Rewrite the items below, changing every "nearest" to "closest" and leaving everything else as it is.

• LISTING:
____
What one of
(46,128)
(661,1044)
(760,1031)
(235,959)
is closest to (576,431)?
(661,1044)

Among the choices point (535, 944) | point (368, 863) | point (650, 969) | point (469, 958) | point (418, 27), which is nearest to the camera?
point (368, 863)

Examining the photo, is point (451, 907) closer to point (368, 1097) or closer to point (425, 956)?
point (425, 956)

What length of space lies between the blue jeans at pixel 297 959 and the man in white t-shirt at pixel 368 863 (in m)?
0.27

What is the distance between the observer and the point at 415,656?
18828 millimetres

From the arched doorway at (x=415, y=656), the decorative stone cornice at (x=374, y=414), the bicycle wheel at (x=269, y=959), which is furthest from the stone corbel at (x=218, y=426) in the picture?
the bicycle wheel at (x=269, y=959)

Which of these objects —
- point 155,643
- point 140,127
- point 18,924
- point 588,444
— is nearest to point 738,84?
____
• COMPLETE RESPONSE:
What one of
(46,128)
(661,1044)
(760,1031)
(235,959)
is closest to (576,431)?
(661,1044)

Among the choices point (535, 944) | point (368, 863) | point (650, 969) | point (469, 958) | point (418, 27), which is closest to the camera?
point (368, 863)

Examining the photo, is point (451, 907) closer to point (368, 1097) or closer to point (425, 956)?
point (425, 956)

What length of space lies between the blue jeans at pixel 297 959 and the man in white t-shirt at pixel 368 863 (in m)?
0.27

What is the distance between the observer and the point at 415,656?
18828 millimetres

From the arched doorway at (x=415, y=656), the decorative stone cornice at (x=374, y=414), the bicycle wheel at (x=269, y=959), which is furthest from the stone corbel at (x=218, y=426) in the picture?
the bicycle wheel at (x=269, y=959)

Which of these objects —
- point 155,643
- point 140,127
- point 18,924
- point 588,444
— is closest to point 738,84?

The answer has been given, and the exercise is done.